=== DATA PROVIDED ===

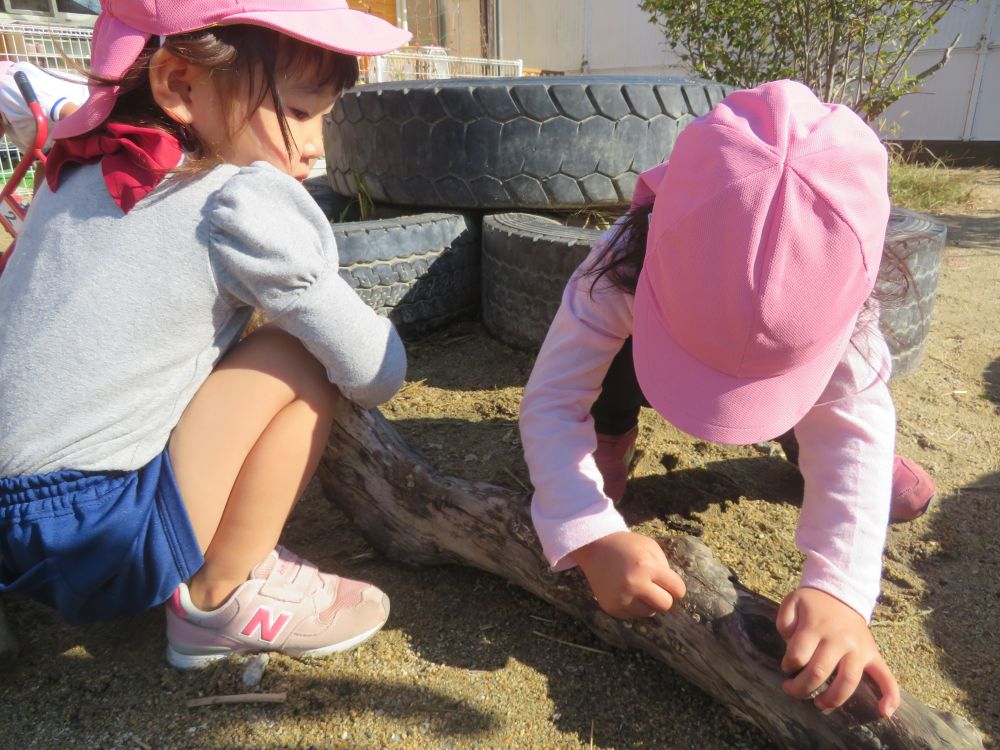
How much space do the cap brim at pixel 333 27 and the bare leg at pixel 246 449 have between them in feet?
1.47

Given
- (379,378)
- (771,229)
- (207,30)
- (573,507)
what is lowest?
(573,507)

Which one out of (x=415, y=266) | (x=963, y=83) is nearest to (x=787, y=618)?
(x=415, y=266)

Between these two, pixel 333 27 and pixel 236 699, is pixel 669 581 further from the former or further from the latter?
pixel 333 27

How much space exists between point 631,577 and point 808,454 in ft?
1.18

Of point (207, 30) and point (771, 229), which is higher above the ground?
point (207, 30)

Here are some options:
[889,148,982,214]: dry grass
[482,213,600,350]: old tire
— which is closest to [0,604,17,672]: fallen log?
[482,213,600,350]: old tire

===
=== DATA PROVIDED ===

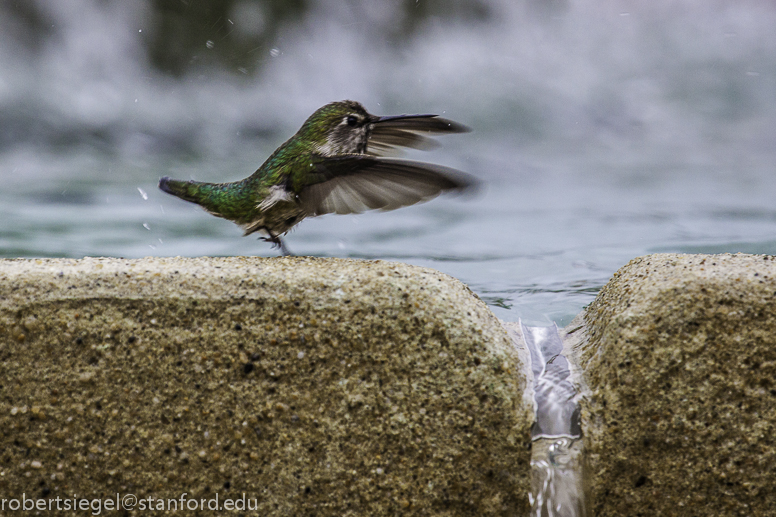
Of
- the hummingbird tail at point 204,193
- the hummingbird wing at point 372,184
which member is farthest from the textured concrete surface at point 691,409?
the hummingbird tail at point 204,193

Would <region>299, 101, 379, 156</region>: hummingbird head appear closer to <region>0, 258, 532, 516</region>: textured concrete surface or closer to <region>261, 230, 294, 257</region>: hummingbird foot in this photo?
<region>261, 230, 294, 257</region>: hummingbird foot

===
=== DATA PROVIDED ===

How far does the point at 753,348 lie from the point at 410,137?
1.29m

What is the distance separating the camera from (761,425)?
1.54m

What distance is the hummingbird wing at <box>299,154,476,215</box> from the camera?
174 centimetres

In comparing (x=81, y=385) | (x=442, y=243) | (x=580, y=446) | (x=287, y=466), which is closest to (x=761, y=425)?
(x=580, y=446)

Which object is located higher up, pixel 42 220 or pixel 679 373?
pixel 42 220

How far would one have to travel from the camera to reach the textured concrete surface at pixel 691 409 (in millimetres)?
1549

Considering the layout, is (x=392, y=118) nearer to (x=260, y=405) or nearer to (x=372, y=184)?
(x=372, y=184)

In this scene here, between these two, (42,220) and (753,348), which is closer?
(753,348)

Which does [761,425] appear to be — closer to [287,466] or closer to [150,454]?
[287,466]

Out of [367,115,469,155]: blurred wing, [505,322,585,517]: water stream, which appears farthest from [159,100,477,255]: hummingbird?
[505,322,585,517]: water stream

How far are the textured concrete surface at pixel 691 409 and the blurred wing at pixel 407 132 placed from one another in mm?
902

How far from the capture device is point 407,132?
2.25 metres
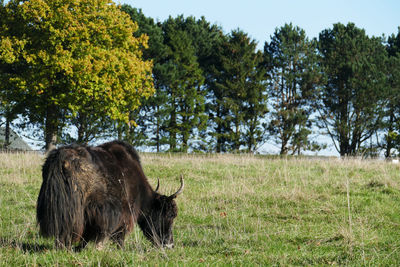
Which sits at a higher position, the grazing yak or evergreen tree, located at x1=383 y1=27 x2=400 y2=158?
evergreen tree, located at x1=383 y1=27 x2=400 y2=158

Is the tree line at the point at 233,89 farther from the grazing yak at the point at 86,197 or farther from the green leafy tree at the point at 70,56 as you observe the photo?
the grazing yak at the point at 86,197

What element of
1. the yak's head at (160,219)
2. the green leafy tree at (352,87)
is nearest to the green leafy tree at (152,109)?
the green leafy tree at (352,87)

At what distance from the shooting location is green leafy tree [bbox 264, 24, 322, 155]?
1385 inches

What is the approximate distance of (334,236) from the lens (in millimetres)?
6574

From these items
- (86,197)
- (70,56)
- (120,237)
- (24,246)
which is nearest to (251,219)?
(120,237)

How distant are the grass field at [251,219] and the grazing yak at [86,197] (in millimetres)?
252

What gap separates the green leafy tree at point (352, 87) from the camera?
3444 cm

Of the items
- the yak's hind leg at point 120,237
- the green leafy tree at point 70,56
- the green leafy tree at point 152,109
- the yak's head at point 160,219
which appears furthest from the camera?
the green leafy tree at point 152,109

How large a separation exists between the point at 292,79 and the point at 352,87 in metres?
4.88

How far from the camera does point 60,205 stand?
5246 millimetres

===

> **WORK TO COMPLETE**
How many lines in the items above contain the word "concrete"? Reply with the number alone.

> **SOLUTION BELOW**
4